Pôster/capa/cartaz nacional de O LAR DAS CRIANÇAS PECULIARES (Miss Peregrine's Home for Peculiar Children)
Concebido pelo escritor americano Ransom Riggs como fruto de sua paixão por fotografia vernacular e histórias bizarras, O Lar das Crianças Peculiares soa como uma versão infanto-juvenil fantasiosa de X-Men que, nas mãos do cineasta Tim Burton, ganha uma abordagem sombria mais que apropriada e bem-vinda. Entretanto, diferentemente do que ocorria nas histórias dos mutantes da Marvel ou em produções que abraçam paradoxos temporais, o filme abre mão de grande parte do potencial da premissa e dos elementos fantasiosos que definem seu universo ao manter o foco na tradicional disputa entre o bem e o mal, que ao menos é imaginativa o bastante para manter o espectador entretido.

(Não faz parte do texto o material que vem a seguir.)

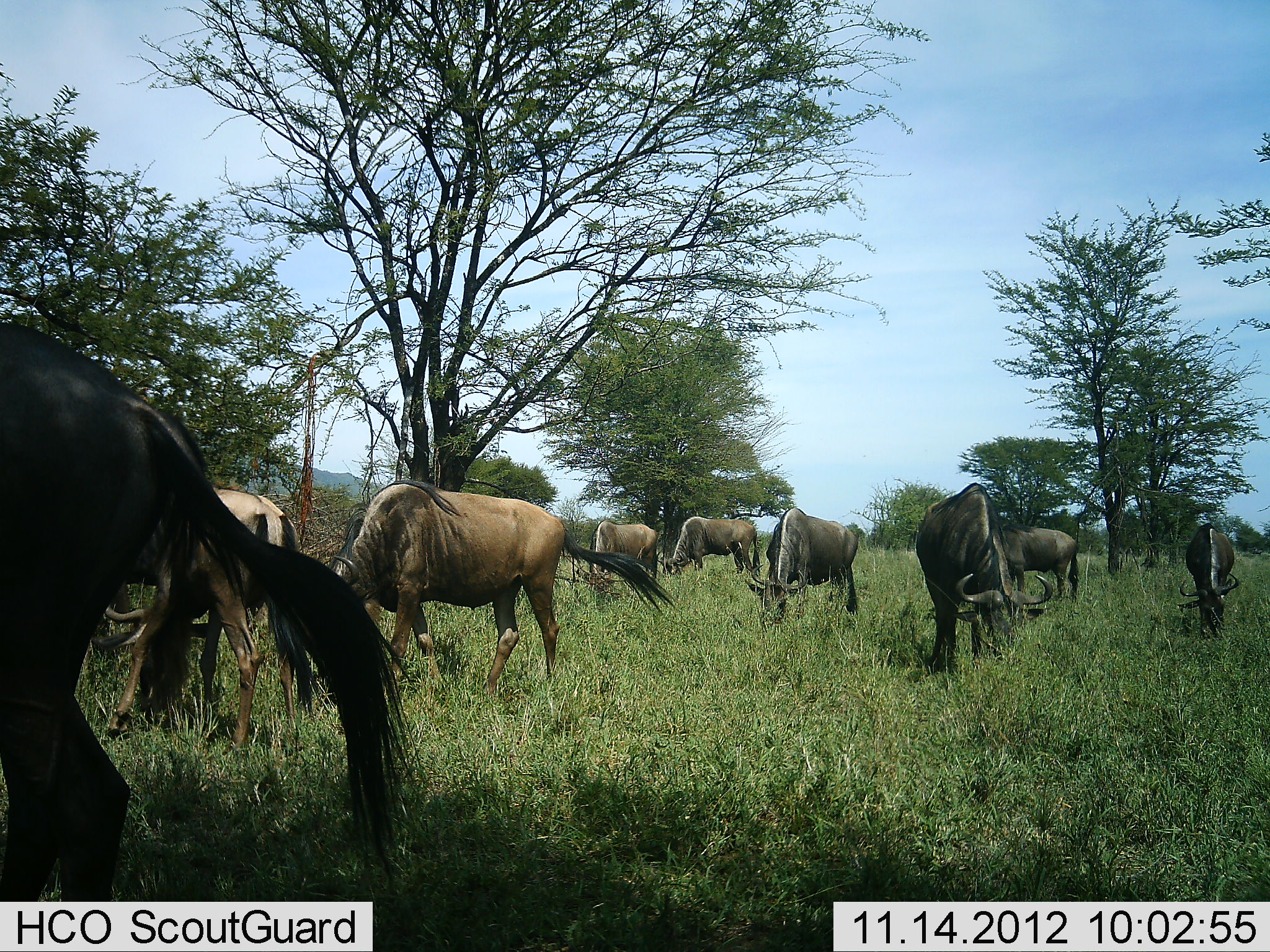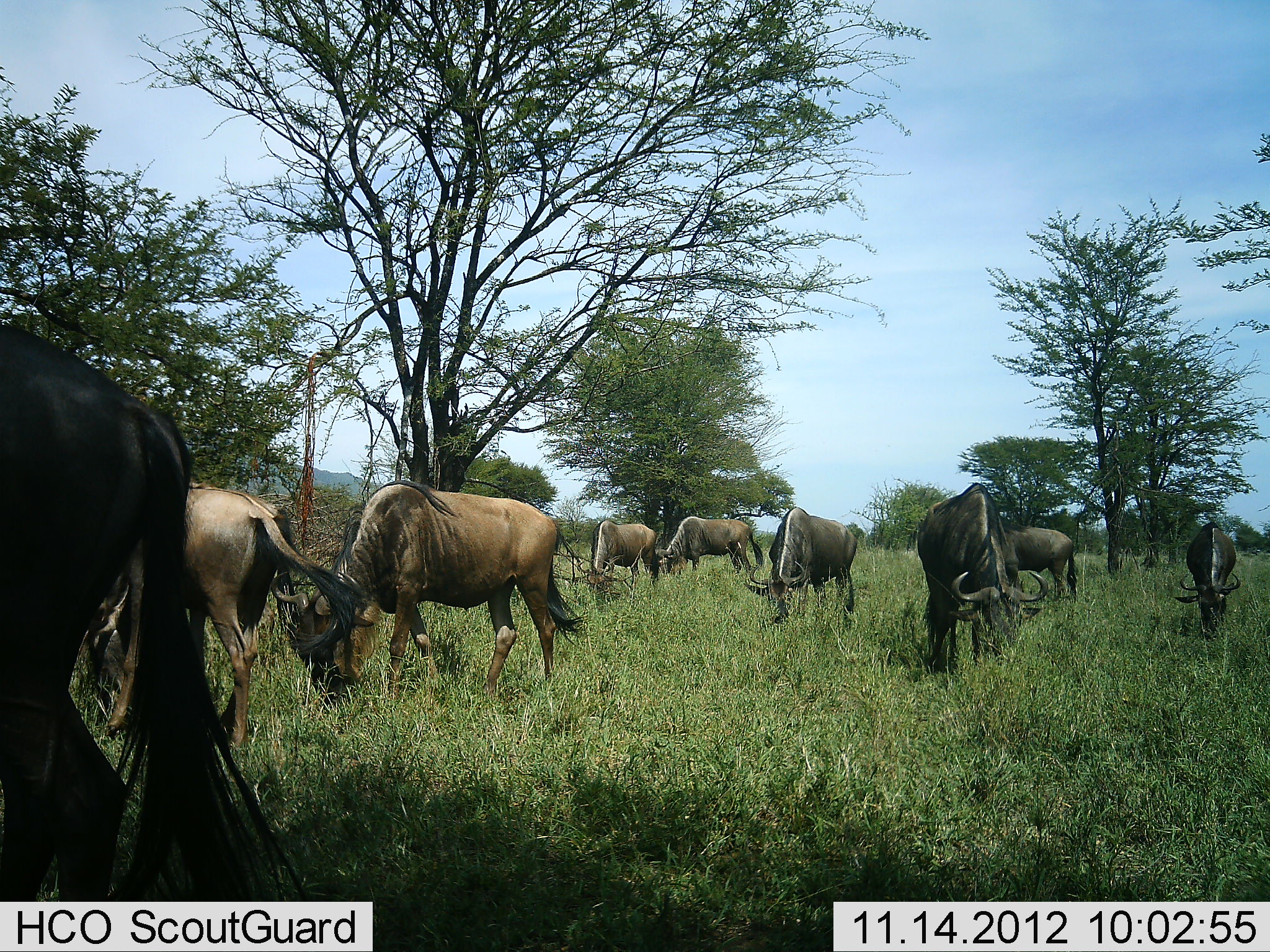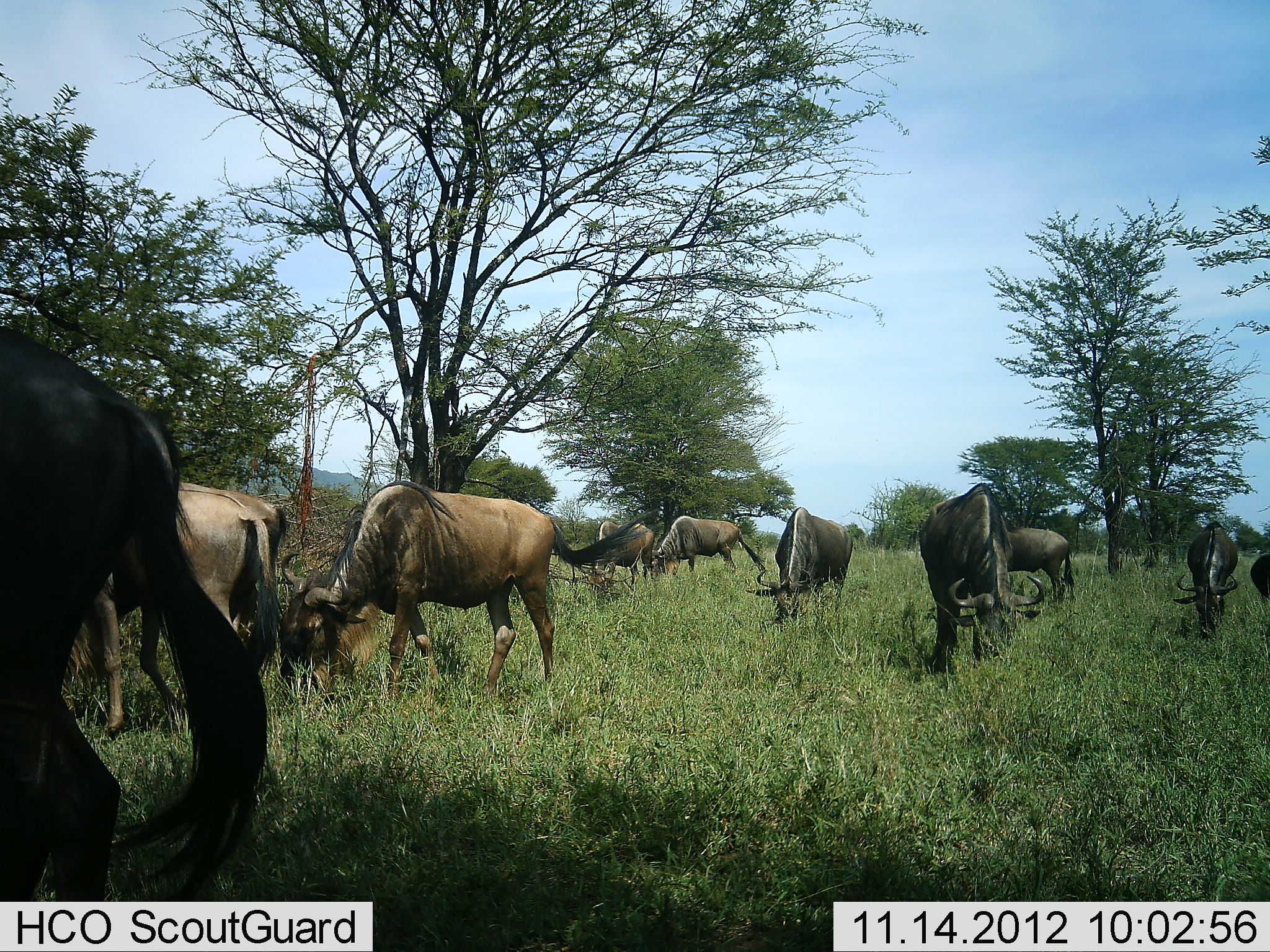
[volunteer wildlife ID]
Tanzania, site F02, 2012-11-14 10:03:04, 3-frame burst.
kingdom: Animalia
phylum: Chordata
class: Mammalia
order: Artiodactyla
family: Bovidae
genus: Connochaetes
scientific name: Connochaetes taurinus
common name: blue wildebeest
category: wildebeest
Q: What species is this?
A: Wildebeest (blue wildebeest) (Connochaetes taurinus).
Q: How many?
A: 9.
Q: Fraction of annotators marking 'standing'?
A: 64%.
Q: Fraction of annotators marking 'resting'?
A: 0%.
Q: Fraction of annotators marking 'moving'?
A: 9%.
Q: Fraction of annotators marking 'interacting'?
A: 0%.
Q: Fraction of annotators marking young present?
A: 0%.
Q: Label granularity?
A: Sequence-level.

No roteiro, escrito por Jane Goldman (Kingsman: Serviço Secreto), o garoto Jake (Asa Butterfield) decide viajar para uma pequena e remota ilha galesa depois que seu avô, Abe (Terence Stamp), à beira da morte, tenta convencê-lo que as histórias de ninar que lhe contara durante a infância envolvendo um orfanato repleto de crianças com habilidades especiais eram, de fato, reais. Esquivando-se da incredulidade de seu pai (Chris O'Dowd), Jake acaba atravessando um fenda temporal e retorna a 3 de setembro de 1943, dia que a senhora Peregrine (Eva Green) e suas crianças peculiares revivem incessantemente como meio de se proteger de ameaças externas. Entretanto, a segurança daquela fenda é comprometida pelo senhor Barron (Samuel L. Jackson) e um grupo de seres peculiares nefastos e inescrupulosos que desejam transferir a imortalidade própria da vida em loops temporais para a linha cronológica convencional, condição que supostamente seria alcançada através de um experimento perigoso que coloca ymbrynes - peculiares capazes de manipular o tempo, como a senhora Peregrine - na posição de cobaias.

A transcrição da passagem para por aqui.